The designs presented are for the very worst case where microcode updates
don't appear, or are restricted to new CPU models, and consequently
KAISER/KPTI is here to stay for a hojillion people. All of this may be a
terrible idea. Caveat lector; a good argument can be made in favour of not
looking into the abyss.


SYNOPSIS.

Increase the constant function fragment's footprint to handle some forms of
task switching and inter-process communication without enabling the kernel
proper, thereby halving the number of TLB flushes over some IPC roundtrips.
The IPC mechanism might be something as involved as a reimplementation of most
POSIX I/O, or as minimal as a rendezvous synchronization primitive combined
with existing shared memory gubbins.

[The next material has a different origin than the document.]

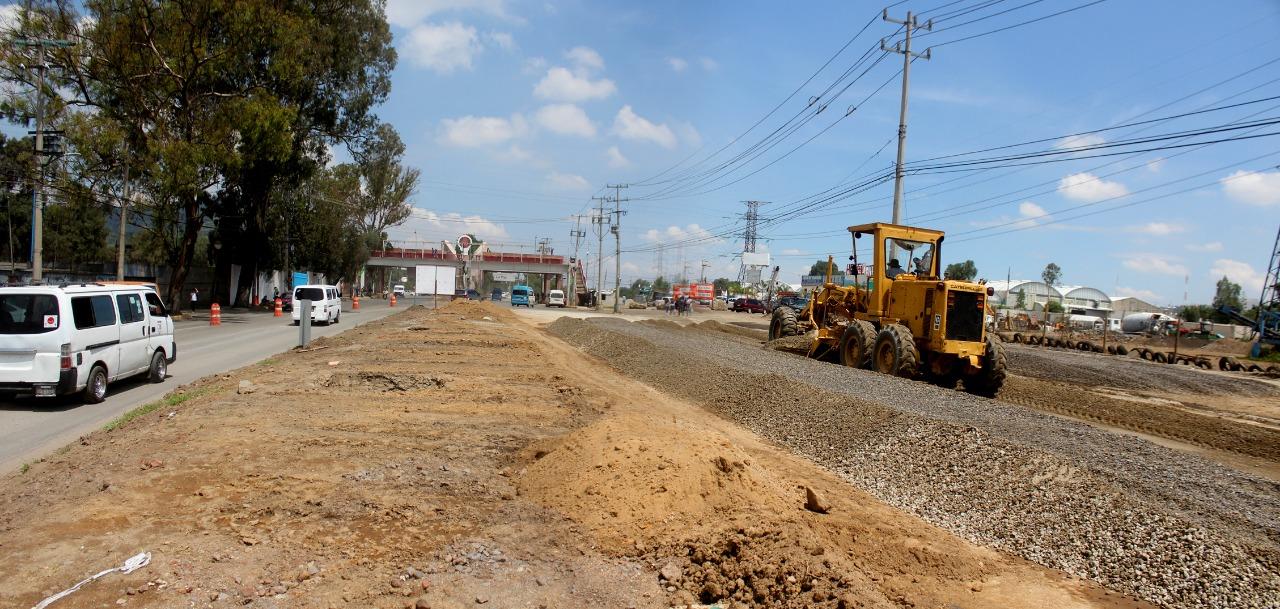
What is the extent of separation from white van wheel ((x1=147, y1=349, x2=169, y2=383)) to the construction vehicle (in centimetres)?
1401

Distinguish this from the ``big'' kernel
with filesystems, MM, block devices, and anything with an infinite memory
requirement; which is stashed behind the extra TLB flush.

Call the intermediary an ittybittykernel. *rimshot*

While most performance gains from this general approach should happen early
on, higher-hanging fruit will be available for a long time to come, so the CFF
is expected to grow indefinitely. It could be foreseen that there'll be a
long-term game of cat and mouse between the speculative information leak
finder and the perpetually-appointed security engineer, providing both with
long-term careers in computational esoterica.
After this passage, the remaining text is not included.